Give back each entry unchanged, minus pictures.

[Data listing]
---*---

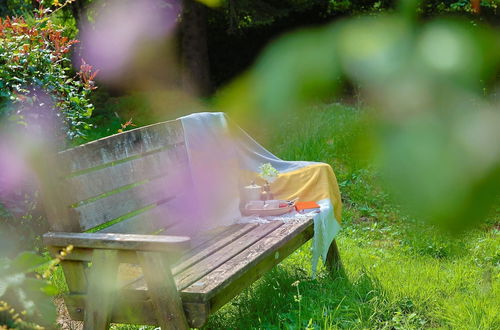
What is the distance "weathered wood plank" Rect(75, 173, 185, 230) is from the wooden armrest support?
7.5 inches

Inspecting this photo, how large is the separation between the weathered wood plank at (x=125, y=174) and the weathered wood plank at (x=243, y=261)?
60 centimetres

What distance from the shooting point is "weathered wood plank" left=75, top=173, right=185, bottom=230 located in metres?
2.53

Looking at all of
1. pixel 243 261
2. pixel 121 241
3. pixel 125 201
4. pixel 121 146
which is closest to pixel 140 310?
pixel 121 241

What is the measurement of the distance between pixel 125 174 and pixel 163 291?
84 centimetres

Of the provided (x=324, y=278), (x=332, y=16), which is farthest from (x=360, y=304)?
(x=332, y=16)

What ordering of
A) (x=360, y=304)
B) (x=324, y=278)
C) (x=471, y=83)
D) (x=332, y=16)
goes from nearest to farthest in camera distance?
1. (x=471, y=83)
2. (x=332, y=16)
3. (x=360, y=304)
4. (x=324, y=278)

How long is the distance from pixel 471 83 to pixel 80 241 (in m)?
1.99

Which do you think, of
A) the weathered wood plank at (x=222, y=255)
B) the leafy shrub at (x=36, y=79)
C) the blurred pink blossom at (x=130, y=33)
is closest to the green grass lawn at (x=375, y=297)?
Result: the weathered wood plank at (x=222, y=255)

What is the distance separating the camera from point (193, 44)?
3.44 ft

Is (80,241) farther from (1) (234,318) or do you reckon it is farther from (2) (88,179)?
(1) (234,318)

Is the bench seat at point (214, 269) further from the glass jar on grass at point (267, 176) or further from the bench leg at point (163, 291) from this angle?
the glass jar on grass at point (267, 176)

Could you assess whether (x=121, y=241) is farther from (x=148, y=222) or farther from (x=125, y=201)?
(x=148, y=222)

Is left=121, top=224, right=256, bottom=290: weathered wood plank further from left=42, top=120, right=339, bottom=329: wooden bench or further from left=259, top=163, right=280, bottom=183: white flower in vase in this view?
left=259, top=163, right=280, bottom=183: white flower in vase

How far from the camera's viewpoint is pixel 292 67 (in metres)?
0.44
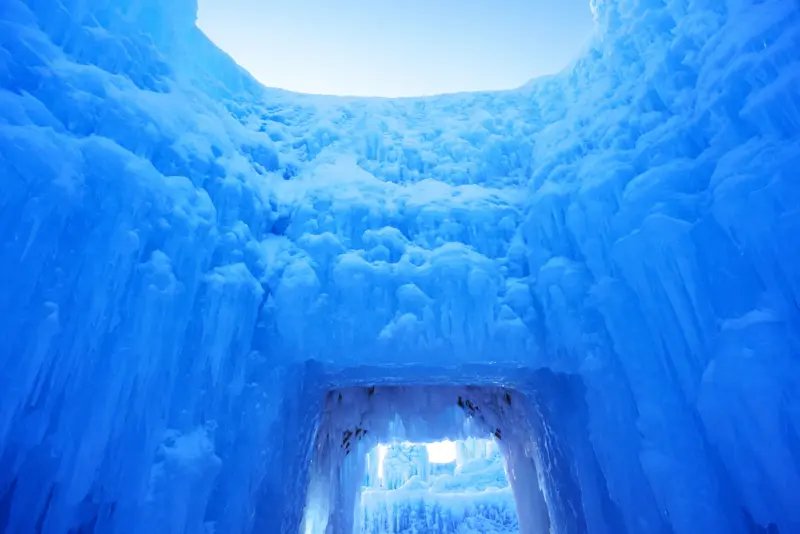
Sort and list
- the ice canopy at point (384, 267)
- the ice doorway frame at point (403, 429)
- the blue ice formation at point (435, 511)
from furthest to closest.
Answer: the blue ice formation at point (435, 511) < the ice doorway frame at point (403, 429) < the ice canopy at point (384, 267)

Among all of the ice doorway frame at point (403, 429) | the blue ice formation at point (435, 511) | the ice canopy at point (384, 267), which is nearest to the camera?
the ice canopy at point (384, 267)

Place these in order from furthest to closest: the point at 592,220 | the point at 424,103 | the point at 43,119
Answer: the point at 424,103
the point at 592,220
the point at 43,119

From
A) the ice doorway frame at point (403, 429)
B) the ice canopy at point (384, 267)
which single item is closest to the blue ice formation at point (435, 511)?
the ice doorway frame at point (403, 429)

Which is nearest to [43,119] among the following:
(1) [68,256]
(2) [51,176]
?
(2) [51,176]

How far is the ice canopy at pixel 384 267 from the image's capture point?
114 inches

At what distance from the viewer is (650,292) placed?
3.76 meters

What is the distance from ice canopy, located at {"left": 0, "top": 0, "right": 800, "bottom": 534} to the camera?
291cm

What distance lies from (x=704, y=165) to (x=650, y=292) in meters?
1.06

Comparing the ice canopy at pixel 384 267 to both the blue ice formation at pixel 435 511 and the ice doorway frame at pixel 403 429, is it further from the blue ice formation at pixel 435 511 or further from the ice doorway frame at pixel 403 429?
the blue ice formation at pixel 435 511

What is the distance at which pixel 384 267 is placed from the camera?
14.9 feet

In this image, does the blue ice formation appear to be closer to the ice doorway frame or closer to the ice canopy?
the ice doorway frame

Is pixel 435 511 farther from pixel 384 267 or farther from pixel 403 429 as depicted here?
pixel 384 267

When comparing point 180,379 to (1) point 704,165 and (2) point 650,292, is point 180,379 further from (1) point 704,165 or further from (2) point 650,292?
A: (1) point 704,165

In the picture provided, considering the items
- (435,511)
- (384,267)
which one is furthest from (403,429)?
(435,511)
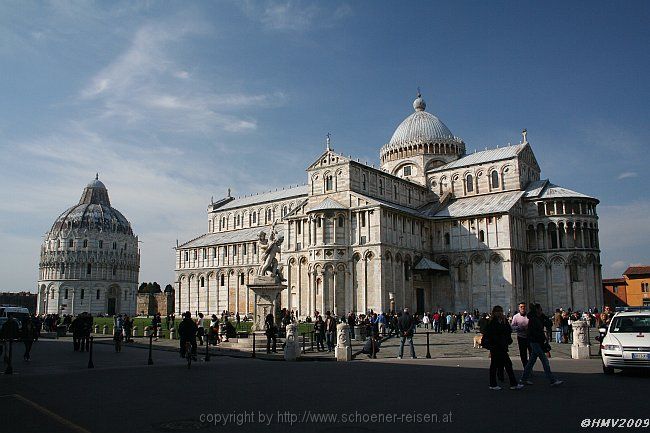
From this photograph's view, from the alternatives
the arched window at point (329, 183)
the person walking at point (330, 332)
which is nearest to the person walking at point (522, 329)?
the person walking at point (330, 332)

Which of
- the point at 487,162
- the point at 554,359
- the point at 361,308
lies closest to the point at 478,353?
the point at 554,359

---*---

- _Finished exercise_
What is the distance "weathered wood plank" Rect(75, 173, 185, 230) is from the wooden armrest support?
7.5 inches

Inspecting this photo, how large is the separation between the weathered wood plank at (x=125, y=174) and the weathered wood plank at (x=243, y=261)?
60 centimetres

What distance from the shooting point is "weathered wood plank" left=75, top=173, right=185, bottom=230 located in metres?
2.53

Looking at all of
1. pixel 243 261
2. pixel 121 241
3. pixel 125 201
4. pixel 121 146
which is closest to pixel 140 310?
pixel 121 241

What is the measurement of the distance between pixel 125 174 and pixel 163 291?
84 centimetres

Of the provided (x=324, y=278), (x=332, y=16), which is farthest from (x=360, y=304)?
(x=332, y=16)

What ordering of
A) (x=360, y=304)
B) (x=324, y=278)
C) (x=471, y=83)
D) (x=332, y=16)
goes from nearest to farthest in camera distance?
1. (x=471, y=83)
2. (x=332, y=16)
3. (x=360, y=304)
4. (x=324, y=278)

How long is the distance from pixel 471 83 to pixel 80 241 (in m)?
1.99

Which do you think, of
A) the weathered wood plank at (x=222, y=255)
B) the leafy shrub at (x=36, y=79)
C) the blurred pink blossom at (x=130, y=33)
is closest to the green grass lawn at (x=375, y=297)?
Result: the weathered wood plank at (x=222, y=255)

What is the distance separating the camera from point (193, 44)?
3.44 ft

Is (80,241) farther from (1) (234,318) or do you reckon it is farther from (2) (88,179)?
(1) (234,318)

Is the bench seat at point (214, 269) further from the glass jar on grass at point (267, 176) or further from the bench leg at point (163, 291) from this angle?
the glass jar on grass at point (267, 176)

Could you assess whether (x=121, y=241) is farther from (x=148, y=222) or farther from (x=125, y=201)?
(x=148, y=222)

Is left=121, top=224, right=256, bottom=290: weathered wood plank further from left=42, top=120, right=339, bottom=329: wooden bench or further from left=259, top=163, right=280, bottom=183: white flower in vase in this view?
left=259, top=163, right=280, bottom=183: white flower in vase

How far from the camera's viewpoint is pixel 292 67 (in metres)?
0.44
Sort and list
- the ice canopy at point (384, 267)
- the ice doorway frame at point (403, 429)
- the blue ice formation at point (435, 511)
from furthest to closest.
Answer: the blue ice formation at point (435, 511) < the ice doorway frame at point (403, 429) < the ice canopy at point (384, 267)

Among all of the ice doorway frame at point (403, 429) | the blue ice formation at point (435, 511) | the ice canopy at point (384, 267), which is nearest to the camera?
the ice canopy at point (384, 267)

Place these in order from furthest to closest: the point at 592,220 | the point at 424,103 | the point at 43,119
Answer: the point at 424,103
the point at 592,220
the point at 43,119

From
A) the ice doorway frame at point (403, 429)
B) the ice canopy at point (384, 267)
which single item is closest to the blue ice formation at point (435, 511)?
the ice doorway frame at point (403, 429)

Which is nearest to [43,119] among the following:
(1) [68,256]
(2) [51,176]
?
(2) [51,176]

How far is the ice canopy at pixel 384 267 from the image's capture point?
114 inches

At what distance from the viewer is (650,292) placed?
3.76 meters

What is the distance from ice canopy, located at {"left": 0, "top": 0, "right": 800, "bottom": 534} to the camera?
291cm

What distance lies from (x=704, y=165) to (x=650, y=292) in meters?
1.06

Comparing the ice canopy at pixel 384 267 to both the blue ice formation at pixel 435 511 and the ice doorway frame at pixel 403 429, is it further from the blue ice formation at pixel 435 511 or further from the ice doorway frame at pixel 403 429?
the blue ice formation at pixel 435 511

What is the distance at which pixel 384 267 is placed from the camera?
14.9 feet

In this image, does the blue ice formation appear to be closer to the ice doorway frame or closer to the ice canopy?
the ice doorway frame

Is pixel 435 511 farther from pixel 384 267 or farther from pixel 403 429 as depicted here?
pixel 384 267

When comparing point 180,379 to (1) point 704,165 and (2) point 650,292, is point 180,379 further from (1) point 704,165 or further from (2) point 650,292?
A: (1) point 704,165

In the picture provided, considering the items
- (435,511)
- (384,267)
which one is furthest from (403,429)?
(435,511)
From this photograph's view, from the alternatives
the arched window at point (329, 183)
the person walking at point (330, 332)
which is nearest to the person walking at point (522, 329)?
the person walking at point (330, 332)

Which of
- the point at 487,162
- the point at 554,359
- the point at 361,308
lies closest to the point at 478,353?
the point at 554,359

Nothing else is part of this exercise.